Probably. Many concepts haven't changed since then... but still, things do get added and removed. The safest bet is to have updated training materials. After all, you don't want to have to pay for an expensive exam twice...


----------



## simon726 (Dec 13, 2010)

Sorry if this thread gets bumped up, but I have a question about the ICND1 (640-822) exam.

When I checked over the Pearson VUE website, it gives me a listing to book for the 640-822 exam, but I found out these other exams with the same topic, but at least one of them offers a "practice test" and an "official learning lab":

*640-822PT: Official ICND1 Prep + Test Bundle (includes 640-822 exam and official practice test) 

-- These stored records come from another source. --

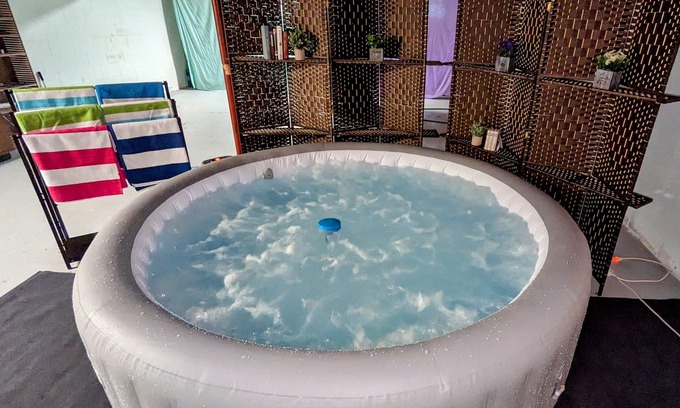 Ontonagon House | Moose Tracks Hot Tub Hideaway w/50 amp EV Outlet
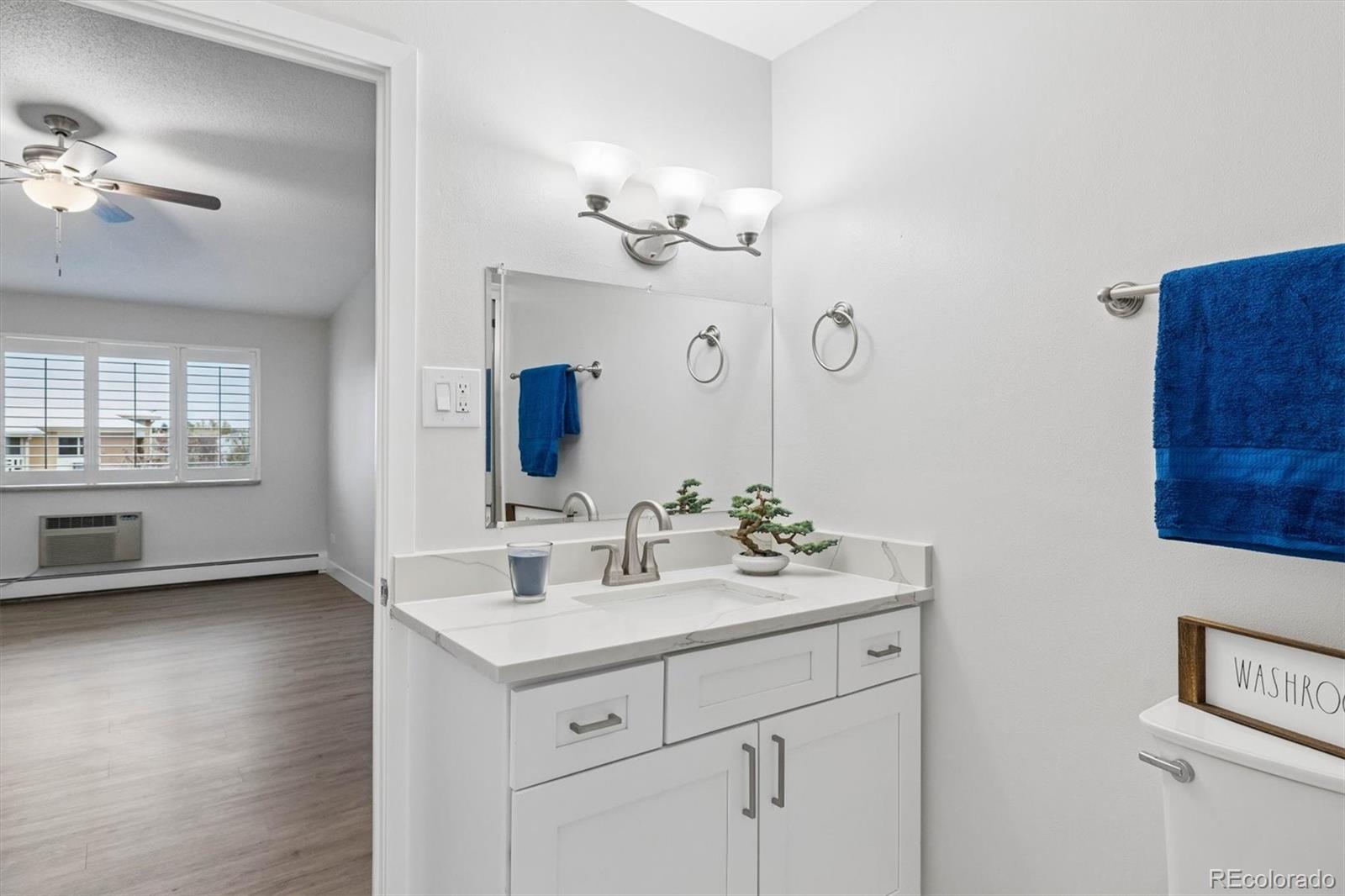MLS Image #15 for 635 s alton way,denver, Colorado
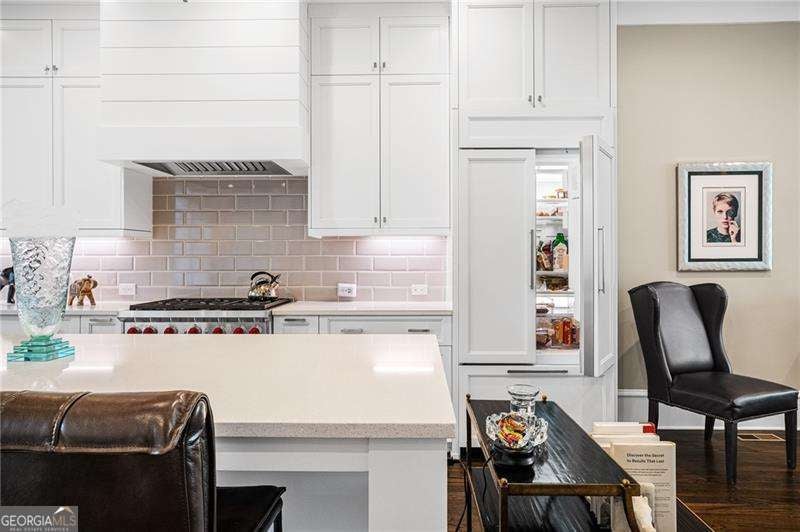 Atlanta, Georgia, 30319, United States, 3 Bedrooms Bedrooms, ,5 BathroomsBathrooms,Residential,Active,1996298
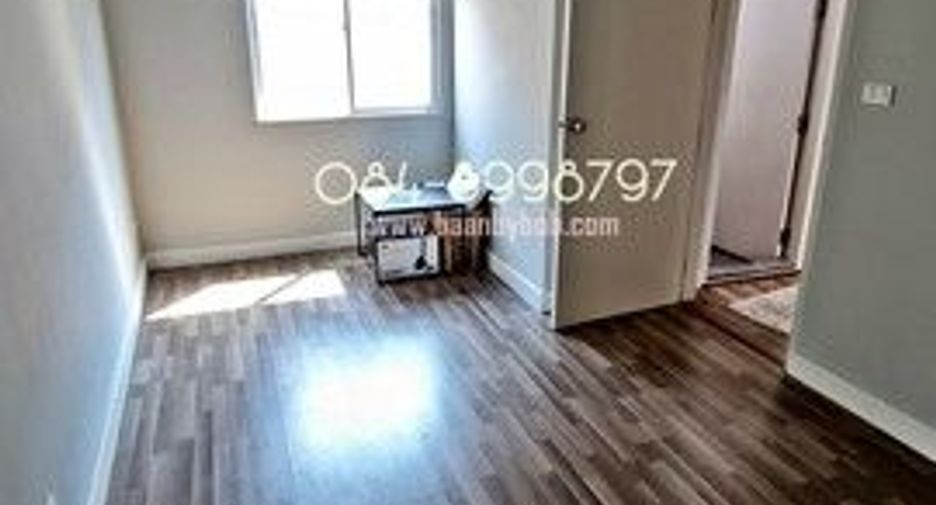 For rent 2 bedrooms townhouse in Bang Khae, Bangkok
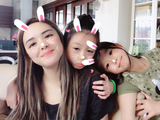 组图：钟丽缇大女儿回家小聚拍合照 与妹妹相处融洽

640-822TL: Official ICND1 Learning Lab + Test Bundle (includes 640-822 exam and official learning lab)*

What are the differences between these two?


----------



## BosonMichael (Nov 1, 2011)

That'd be a question best asked of Pearson VUE. However, if I had to guess, I'd guess that the "Prep" is a practice exam and the "learning lab" is a simulated lab environment.


----------



## simon726 (Dec 13, 2010)

Sorry for my delay in responding this, but thanks for your feedback in regards for the CCENT exam. Right now, I'm still learning all of the commands that I need to know for the CCENT exam.

I also wonder if I have to know "unabbreviated commands"? I usually do some abbreviations using the packet tracer simulation.

I often feel comfortable using "abbreviated commands" because it is much faster. Has anyone gone through that route when they studied for their CCENT (and CCNA) exam?


----------



## BosonMichael (Nov 1, 2011)

It is preferable if you know the unabbreviated commands. You'll likely be asked questions on them, but they're not generally "trivia" types of questions. That said, they will indeed test your knowledge.

I have edited your post to remove questionable software; I will discuss it with you via private message.


----------